> _PROMPT_
Convert the lines of the rows below, from the line containing "Among [528,259] |" through the end of the rows, into a JSON list of strings with one string per line. Omit blank lines and leave out the pictures.

> _Excerpts from spatial question data_
-----
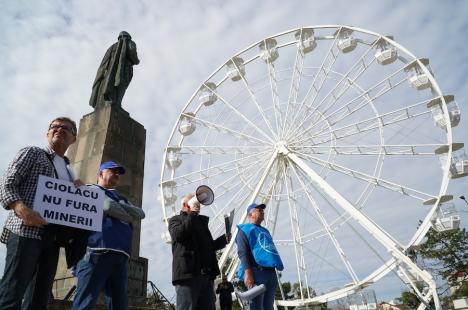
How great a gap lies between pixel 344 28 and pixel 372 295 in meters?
12.5

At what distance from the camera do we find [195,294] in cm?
358

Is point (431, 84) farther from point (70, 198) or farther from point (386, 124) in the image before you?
point (70, 198)

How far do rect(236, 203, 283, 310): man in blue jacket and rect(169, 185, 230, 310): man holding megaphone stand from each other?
0.65m

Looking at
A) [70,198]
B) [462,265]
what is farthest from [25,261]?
[462,265]

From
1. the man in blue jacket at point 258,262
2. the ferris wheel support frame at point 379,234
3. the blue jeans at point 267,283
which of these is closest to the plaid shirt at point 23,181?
the man in blue jacket at point 258,262

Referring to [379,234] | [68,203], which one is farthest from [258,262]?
[379,234]

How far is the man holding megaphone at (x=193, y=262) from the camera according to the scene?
357cm

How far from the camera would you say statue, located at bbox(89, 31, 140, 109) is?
315 inches

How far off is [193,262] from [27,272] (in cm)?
145

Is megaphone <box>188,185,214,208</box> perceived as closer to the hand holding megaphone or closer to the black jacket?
the hand holding megaphone

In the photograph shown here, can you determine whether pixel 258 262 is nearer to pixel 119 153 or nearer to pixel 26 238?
pixel 26 238

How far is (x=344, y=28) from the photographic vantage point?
19.6m

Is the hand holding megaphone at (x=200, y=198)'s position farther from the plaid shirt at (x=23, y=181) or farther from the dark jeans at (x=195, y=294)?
the plaid shirt at (x=23, y=181)

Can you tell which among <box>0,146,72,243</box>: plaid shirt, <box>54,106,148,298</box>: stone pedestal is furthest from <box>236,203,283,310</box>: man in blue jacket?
<box>54,106,148,298</box>: stone pedestal
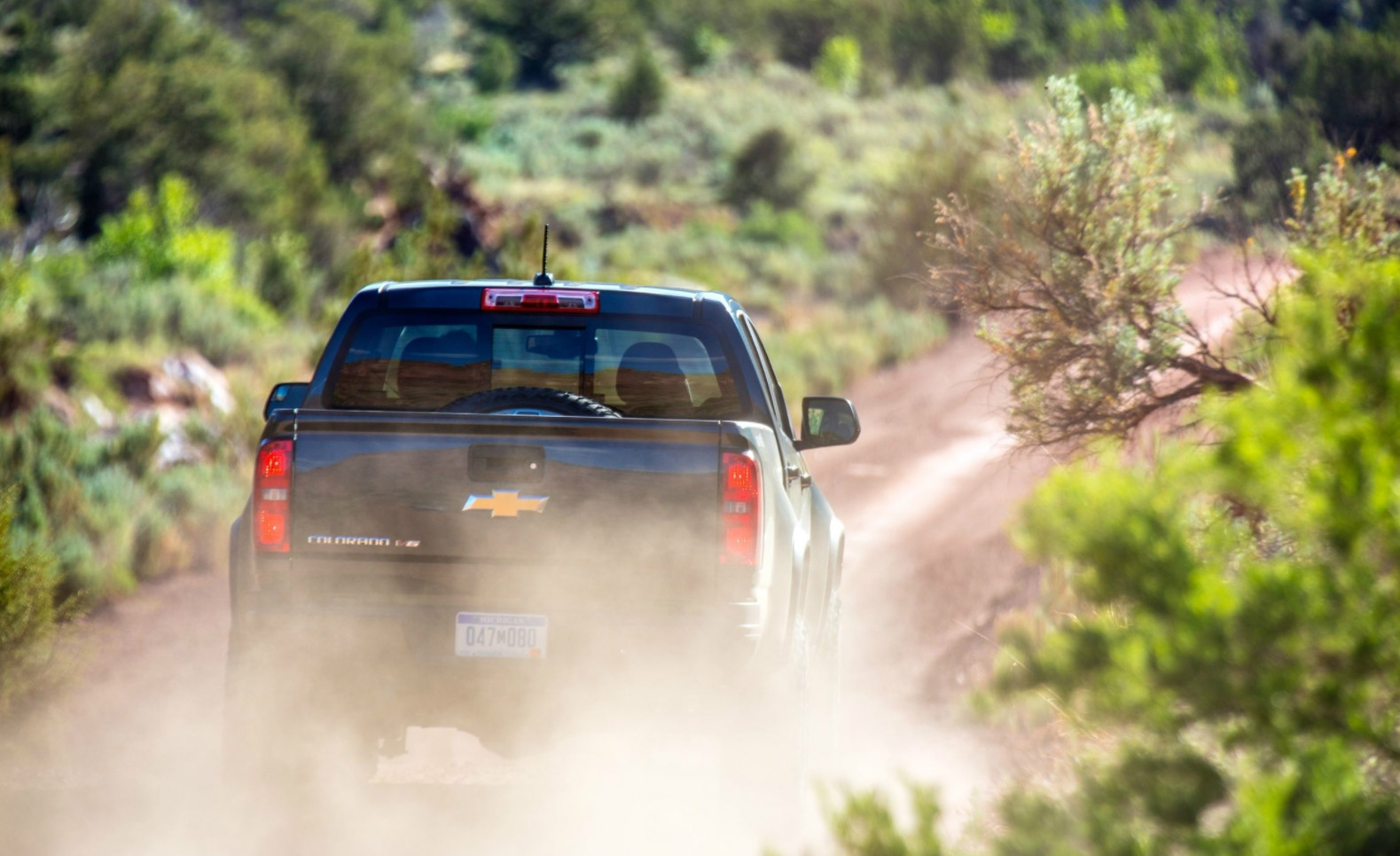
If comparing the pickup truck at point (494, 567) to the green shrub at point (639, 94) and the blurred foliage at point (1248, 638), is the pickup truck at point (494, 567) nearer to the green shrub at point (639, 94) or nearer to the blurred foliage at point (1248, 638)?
the blurred foliage at point (1248, 638)

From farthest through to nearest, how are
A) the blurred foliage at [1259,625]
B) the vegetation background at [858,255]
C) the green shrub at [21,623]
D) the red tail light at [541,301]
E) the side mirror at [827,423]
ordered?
the green shrub at [21,623], the side mirror at [827,423], the red tail light at [541,301], the vegetation background at [858,255], the blurred foliage at [1259,625]

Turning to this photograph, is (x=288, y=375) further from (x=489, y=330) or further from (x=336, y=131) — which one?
(x=336, y=131)

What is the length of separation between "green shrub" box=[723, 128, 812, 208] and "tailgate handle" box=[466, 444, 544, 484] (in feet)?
136

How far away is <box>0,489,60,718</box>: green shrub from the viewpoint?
7.00 m

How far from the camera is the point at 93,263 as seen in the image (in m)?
24.1

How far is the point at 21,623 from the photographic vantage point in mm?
7098

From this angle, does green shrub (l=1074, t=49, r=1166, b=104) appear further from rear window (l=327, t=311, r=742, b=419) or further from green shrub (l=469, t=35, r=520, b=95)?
rear window (l=327, t=311, r=742, b=419)

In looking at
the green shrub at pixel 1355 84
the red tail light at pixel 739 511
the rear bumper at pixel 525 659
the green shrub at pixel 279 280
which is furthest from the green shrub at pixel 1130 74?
the rear bumper at pixel 525 659

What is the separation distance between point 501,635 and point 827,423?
2.45 metres

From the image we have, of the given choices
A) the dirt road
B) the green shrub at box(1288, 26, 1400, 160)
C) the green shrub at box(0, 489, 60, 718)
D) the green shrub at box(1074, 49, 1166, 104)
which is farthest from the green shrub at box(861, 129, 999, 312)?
the green shrub at box(0, 489, 60, 718)

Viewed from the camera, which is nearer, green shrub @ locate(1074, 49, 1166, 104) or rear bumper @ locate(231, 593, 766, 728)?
rear bumper @ locate(231, 593, 766, 728)

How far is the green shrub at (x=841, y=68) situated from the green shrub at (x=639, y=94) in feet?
38.1

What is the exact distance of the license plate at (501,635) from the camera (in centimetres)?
455

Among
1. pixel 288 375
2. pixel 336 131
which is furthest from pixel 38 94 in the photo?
pixel 288 375
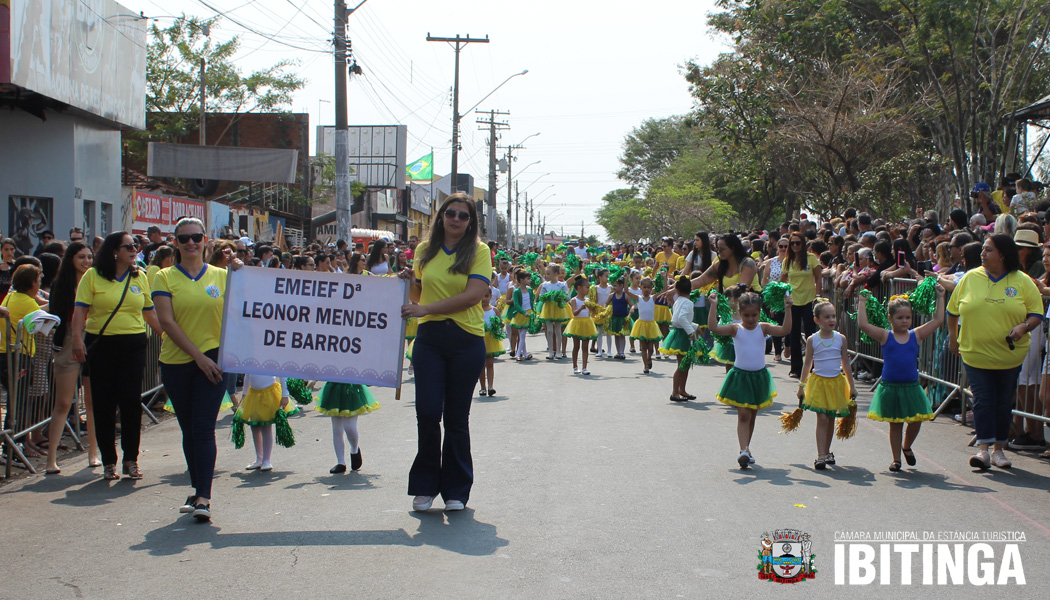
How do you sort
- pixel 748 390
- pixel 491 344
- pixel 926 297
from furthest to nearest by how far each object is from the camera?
1. pixel 491 344
2. pixel 926 297
3. pixel 748 390

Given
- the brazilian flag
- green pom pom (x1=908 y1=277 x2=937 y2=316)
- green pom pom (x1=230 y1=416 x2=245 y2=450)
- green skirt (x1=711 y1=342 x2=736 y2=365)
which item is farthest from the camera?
the brazilian flag

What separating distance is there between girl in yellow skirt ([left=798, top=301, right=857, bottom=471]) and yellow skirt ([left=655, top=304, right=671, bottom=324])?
26.5 feet

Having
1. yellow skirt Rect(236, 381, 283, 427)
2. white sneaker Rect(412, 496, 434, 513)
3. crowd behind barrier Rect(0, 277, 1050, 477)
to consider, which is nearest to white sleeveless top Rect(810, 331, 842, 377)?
crowd behind barrier Rect(0, 277, 1050, 477)

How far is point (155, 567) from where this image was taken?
5.02 meters

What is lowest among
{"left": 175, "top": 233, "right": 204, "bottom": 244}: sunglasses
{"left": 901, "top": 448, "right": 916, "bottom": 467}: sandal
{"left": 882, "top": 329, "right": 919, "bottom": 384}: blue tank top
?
{"left": 901, "top": 448, "right": 916, "bottom": 467}: sandal

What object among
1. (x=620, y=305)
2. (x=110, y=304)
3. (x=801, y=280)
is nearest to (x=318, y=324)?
(x=110, y=304)

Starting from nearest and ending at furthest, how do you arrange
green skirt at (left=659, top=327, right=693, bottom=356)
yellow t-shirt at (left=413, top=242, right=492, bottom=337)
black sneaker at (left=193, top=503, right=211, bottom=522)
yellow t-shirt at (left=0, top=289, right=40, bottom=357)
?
black sneaker at (left=193, top=503, right=211, bottom=522) < yellow t-shirt at (left=413, top=242, right=492, bottom=337) < yellow t-shirt at (left=0, top=289, right=40, bottom=357) < green skirt at (left=659, top=327, right=693, bottom=356)

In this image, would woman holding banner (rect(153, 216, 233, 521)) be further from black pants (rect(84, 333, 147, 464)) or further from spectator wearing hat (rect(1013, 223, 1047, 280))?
spectator wearing hat (rect(1013, 223, 1047, 280))

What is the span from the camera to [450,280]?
5.96m

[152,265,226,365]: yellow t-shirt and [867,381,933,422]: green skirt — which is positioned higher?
[152,265,226,365]: yellow t-shirt

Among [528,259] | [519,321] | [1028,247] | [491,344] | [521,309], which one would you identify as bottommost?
[491,344]

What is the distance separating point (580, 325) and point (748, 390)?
743cm

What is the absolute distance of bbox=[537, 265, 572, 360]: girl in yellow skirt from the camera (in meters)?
16.6

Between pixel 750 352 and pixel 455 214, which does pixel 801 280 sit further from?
pixel 455 214
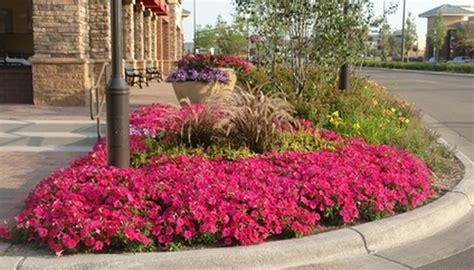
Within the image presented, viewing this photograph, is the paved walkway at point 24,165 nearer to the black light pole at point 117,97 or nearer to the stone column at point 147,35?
the black light pole at point 117,97

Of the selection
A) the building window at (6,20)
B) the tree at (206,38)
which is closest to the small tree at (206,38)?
the tree at (206,38)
-----
> _EXPECTED OUTPUT_
[
  "Among [528,259] | [519,321] | [1028,247] | [491,344] | [521,309], which one would you identify as bottommost?",
  "[491,344]",
  "What is the distance separating point (580, 325) and point (748, 390)?",
  "743cm",
  "What is the absolute distance of bbox=[537, 265, 572, 360]: girl in yellow skirt from the camera (in meters)?",
  "16.6",
  "Between pixel 750 352 and pixel 455 214, which does pixel 801 280 sit further from?",
  "pixel 455 214",
  "Within the image presented, viewing this photograph, is the paved walkway at point 24,165 nearer to the black light pole at point 117,97 or nearer to the stone column at point 147,35?",
  "the black light pole at point 117,97",
  "Of the selection",
  "A) the building window at (6,20)",
  "B) the tree at (206,38)",
  "which is closest to the small tree at (206,38)?",
  "the tree at (206,38)"
]